Commentary

Just An Online Minute... The Suit That Might KO Online Privacy

Some civil rights advocates are worried that a pending copyright lawsuit brought by major entertainment studios against operators of the peer-to-peer site www.torrentspy.com could eviscerate online privacy.

The Electronic Frontier Foundation has now stepped into the case, arguing that if the studios get their way, people will no longer be able to browse the Web in relative anonymity.

In the lawsuit, companies including Columbia, Paramount, Twentieth Century Fox, Universal and Warner Bros., accuse the site's operators of inducing users to download pirated movies and TV shows. Last month, a federal magistrate ordered the site to turn over server log data that presumably reveal the IP addresses of visitors.

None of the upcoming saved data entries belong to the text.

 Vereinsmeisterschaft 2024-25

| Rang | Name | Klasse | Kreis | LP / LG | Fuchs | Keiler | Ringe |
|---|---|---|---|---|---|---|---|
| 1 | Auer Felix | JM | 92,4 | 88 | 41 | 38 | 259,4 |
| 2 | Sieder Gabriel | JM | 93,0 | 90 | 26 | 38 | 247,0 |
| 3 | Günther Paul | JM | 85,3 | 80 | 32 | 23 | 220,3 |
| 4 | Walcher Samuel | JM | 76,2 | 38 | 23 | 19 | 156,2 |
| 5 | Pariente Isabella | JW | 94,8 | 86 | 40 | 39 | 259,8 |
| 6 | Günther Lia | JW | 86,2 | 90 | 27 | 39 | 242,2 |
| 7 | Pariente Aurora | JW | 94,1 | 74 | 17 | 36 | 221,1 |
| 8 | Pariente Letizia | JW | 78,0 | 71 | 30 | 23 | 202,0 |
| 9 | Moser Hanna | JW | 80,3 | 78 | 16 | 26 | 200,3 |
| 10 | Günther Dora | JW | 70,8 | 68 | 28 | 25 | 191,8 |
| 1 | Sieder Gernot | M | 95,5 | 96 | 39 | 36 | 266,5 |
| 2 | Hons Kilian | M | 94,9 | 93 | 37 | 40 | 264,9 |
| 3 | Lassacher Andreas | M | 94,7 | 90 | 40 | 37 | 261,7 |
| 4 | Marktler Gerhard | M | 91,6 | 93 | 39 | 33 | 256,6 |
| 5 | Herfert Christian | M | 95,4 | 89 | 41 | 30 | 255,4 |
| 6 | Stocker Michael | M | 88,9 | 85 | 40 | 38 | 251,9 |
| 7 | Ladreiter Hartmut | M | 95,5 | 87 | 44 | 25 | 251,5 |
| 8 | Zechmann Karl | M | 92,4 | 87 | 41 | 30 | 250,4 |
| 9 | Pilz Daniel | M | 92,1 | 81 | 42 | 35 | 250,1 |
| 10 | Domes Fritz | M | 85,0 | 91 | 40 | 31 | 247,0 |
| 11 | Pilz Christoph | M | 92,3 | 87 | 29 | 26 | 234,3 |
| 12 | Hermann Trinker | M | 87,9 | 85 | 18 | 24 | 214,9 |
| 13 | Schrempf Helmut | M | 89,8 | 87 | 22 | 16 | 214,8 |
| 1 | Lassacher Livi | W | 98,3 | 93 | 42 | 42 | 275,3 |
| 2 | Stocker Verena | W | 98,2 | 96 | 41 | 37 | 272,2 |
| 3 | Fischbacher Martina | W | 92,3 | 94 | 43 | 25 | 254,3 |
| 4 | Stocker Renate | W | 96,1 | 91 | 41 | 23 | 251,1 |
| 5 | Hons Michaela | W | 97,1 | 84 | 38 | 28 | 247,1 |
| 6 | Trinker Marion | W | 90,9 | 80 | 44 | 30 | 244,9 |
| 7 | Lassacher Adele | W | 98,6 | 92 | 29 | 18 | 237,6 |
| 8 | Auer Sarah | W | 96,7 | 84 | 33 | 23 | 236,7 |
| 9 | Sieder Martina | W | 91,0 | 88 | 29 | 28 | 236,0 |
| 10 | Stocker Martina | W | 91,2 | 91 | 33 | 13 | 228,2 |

The site operators say they don't specifically amass or retain such information, other than to the extent it's temporarily available in the company computers' RAM. That detail has led to a legal fight over whether material in RAM is "stored" -- a prerequisite to obtaining the data in a civil lawsuit, according to the EFF.

While the battle might turn on a technicality, EFF says the stakes couldn't be higher. In court papers filed late last week, the EFF argues that long-established First Amendment safeguards that guarantee people the right to speak anonymously "mean little in the online world if a discovery rule can make it impossible for services to implement privacy practices that support online anonymity."

Many search engines and Web companies collect and store users' IP addresses as a matter of course, but when companies have chosen not to do so, courts shouldn't cavalierly direct them to find ways to gather the information so it can be revealed.